この記事は2024年4月1日に掲載された情報となります。
北海道農政部 生産振興局技術普及課
主査(普及指導)(農業革新支援専門員)
上田 朋法さん
ポイント
❶穂数確保対策〜老化苗、早期異常出穂防止対策の徹底〜
❷<本田の適切な水管理
❸適正施肥、適正籾数の確保
❹倒伏防止対策(ケイ酸施用、病害防除)
❺適期収穫の実施
❻【新技術】水稲「えみまる」の湛水直播栽培における窒素施肥技術
❼【新品種】「そらきらり(空育195号)」の栽培管理指標
ポイント❶
穂数確保対策〜老化苗、早期異常出穂防止対策の徹底〜
昨年は白未熟粒発生など、高温により品質の低下が見られました。対策としては、基本的技術を徹底することです。
まずは、初期生育を確保し、穂ぞろいの良い稲作りをすることが重要です。そのためには、苗の老化、早期異常出穂を防ぐこと、特に育苗後半の温度管理と適正な葉数での移植がポイントです(表1)。
近年は移植期が近づくと高温になることが多いので、移植開始日から逆算して後半の苗は育苗期間を短縮するなど、作業計画を見直しましょう。
ポイント❷
本田の適切な水管理
昨年のように登熟期間が高温になる場合は、掛け流し、常時湛水など気象に応じた適切な水管理が必要です。

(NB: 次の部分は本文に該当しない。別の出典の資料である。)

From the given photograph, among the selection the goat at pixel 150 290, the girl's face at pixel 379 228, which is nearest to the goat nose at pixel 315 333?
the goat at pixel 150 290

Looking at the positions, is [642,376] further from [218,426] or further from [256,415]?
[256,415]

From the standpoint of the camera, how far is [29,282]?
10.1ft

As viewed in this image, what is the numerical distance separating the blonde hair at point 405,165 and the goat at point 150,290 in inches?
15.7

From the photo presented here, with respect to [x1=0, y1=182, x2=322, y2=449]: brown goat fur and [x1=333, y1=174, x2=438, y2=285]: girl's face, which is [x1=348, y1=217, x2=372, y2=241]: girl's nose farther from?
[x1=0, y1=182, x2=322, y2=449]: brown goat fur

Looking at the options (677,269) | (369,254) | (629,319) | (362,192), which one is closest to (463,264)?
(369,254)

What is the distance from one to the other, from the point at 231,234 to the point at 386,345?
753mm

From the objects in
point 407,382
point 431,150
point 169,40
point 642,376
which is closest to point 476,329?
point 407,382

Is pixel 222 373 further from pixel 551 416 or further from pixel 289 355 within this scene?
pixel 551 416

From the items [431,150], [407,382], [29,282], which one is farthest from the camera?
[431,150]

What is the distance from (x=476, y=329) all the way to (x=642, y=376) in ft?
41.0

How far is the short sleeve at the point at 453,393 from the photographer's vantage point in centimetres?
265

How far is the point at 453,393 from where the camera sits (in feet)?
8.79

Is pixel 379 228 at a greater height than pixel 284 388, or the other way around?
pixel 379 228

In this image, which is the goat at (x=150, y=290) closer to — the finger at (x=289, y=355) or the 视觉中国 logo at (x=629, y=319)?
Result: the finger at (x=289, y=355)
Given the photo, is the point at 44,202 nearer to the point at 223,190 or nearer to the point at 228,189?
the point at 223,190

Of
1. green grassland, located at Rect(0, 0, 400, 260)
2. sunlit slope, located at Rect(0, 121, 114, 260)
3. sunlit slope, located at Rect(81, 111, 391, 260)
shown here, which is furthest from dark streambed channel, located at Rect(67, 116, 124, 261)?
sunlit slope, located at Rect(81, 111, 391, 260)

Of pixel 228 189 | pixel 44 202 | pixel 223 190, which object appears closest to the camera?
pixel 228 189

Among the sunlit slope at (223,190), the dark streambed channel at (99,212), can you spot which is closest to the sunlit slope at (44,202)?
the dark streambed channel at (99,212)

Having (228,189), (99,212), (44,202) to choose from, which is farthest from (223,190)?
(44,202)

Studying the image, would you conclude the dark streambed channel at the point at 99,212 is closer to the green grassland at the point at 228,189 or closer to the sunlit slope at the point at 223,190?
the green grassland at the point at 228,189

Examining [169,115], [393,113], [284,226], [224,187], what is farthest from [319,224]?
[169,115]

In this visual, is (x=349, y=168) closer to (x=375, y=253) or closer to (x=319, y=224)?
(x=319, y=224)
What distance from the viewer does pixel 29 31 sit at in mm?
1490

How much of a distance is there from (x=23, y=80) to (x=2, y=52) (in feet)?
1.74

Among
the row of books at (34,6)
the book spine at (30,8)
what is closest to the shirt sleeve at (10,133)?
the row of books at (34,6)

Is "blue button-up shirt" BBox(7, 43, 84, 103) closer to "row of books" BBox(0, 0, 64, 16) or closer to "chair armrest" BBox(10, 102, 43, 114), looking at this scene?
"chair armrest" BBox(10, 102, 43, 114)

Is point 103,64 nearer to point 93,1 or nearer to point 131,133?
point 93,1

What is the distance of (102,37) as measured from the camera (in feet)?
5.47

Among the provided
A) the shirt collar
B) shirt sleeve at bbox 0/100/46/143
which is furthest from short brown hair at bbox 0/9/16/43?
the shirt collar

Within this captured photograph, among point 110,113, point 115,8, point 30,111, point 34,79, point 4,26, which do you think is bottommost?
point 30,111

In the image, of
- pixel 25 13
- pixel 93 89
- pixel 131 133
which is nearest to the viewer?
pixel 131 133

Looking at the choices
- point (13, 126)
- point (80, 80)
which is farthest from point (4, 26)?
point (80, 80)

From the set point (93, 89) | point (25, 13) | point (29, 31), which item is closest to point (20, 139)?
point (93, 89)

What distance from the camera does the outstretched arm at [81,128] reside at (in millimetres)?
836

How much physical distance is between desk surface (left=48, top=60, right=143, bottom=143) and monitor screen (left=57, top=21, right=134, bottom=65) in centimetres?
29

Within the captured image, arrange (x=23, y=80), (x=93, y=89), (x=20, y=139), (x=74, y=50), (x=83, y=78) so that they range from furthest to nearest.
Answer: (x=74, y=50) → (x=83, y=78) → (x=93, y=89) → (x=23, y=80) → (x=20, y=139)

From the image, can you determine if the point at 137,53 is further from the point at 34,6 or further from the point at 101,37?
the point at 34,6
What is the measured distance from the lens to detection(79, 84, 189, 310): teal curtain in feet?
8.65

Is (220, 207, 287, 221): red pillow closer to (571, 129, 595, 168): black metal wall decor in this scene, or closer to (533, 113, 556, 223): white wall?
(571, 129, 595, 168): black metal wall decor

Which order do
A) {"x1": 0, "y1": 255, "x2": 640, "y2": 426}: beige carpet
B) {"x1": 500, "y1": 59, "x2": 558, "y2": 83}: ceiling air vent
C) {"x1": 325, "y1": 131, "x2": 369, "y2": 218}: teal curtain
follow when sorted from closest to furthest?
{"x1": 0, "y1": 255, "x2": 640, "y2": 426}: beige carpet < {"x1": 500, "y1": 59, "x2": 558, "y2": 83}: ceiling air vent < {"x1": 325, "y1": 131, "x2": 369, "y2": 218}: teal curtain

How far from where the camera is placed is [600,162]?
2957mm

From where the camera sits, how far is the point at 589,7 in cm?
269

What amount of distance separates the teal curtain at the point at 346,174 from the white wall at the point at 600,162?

登熟期間に十分な土壌水分を確保するためには、中干しを行って地固めをすると共に、溝切りを行って落水後にも必要に応じて水を出し入れしやすい圃場を作りましょう。
ポイント❸
適正施肥、適正籾数の確保
施肥量が多すぎると籾数が過剰になり、整粒歩合の低下や白未熟粒の発生を助長すると共に、タンパク値の上昇、品質の低下や、稲の倒伏が発生しやすくなります(図2)。
そのため、適正な籾数が確保できる施肥量に調整することが重要です。圃場ごとに土壌診断を行うと共に、過去年の稲の生育、タンパク値、稲の色の濃淡などの状況を加味して施肥設計を行いましょう。
ポイント❹
倒伏防止対策(ケイ酸施用、病害防除)
稲の倒伏を防ぐには、基本的にはポイント❷で述べた中干しによる地固め、ポイント❸で述べた土壌診断に基づく適正施肥を行うことが前提です。
その上で、稲体を丈夫にするためケイ酸資材の施用が有効です。昨年の倒伏圃場では紋枯病、疑似紋枯症や節いもちなどによって倒伏が助長したと考えられる事例もありました。
前年の病害発生状況に応じた防除対策を行いましょう。
ポイント❺
適期収穫の実施
昨年は夏の猛暑に加え、9月中旬以降に断続的な降雨があり、収穫が遅れた地域では胴割粒の発生が見られました(図3・図4)。
過熟になると品質が低下するため、玄米判定時の胴割粒の発生状況に応じて収穫日を検討するほか、収穫時期の降雨で収穫の遅れが予想される場合は、降雨前の収穫が望ましいです。
ポイント❻【新技術】
水稲「えみまる」の湛水直播栽培における窒素施肥技術
「えみまる」は低温での苗立ち、直播ができる作りやすい品種として注目されています。
増肥等により、(草丈)が長くなると倒伏しやすいため、今回、窒素施肥量に関する考え方が示されました。目標収量を540kg/10aとした場合、基肥窒素量は、移植栽培の㆒般うるち米に準じます。
追肥は茎数×葉色値が5葉期で10,000未満、幼穂形成期で28,000未満の場合、窒素2kg/10aを5葉期〜幼穂形成期に行います。
ただし、苗立ち本数の少ない場合や、地力の高い泥炭土や復元初年目の圃場では判断基準の適用は困難と判断されました。出穂期前に草丈が85cmを超える場合は倒伏軽減剤を処理し徒長を防止します。
窒素追肥要否判定基準についての詳細は、道総研 農業技術情報広場内、試験研究成果一覧にある「令和5年度 成績概要書」をご確認ください。>こちらからご覧いただけます
ポイント❼【新品種】
「そらきらり(空育195号)」の栽培管理指標
外食・加工用の新品種「そらきらり(空育195号)」の栽培普及に当たり、生育指標と施肥量が策定されました。
「そらきらり」は品質の安定性と多収性が利点で、目標収量は基準収量対比で120%が基本、窒素肥料は施肥標準量です。
より収量を重視する場合は、窒素施肥量を増やすと繁茂しすぎて日光が受けられないため、株間を広げると共に施肥標準量+2〜3kg/10aとし、目標収量は同130%「高」とします。
収穫期は出穂期後日平均気温積算値で1,100〜1,200℃です。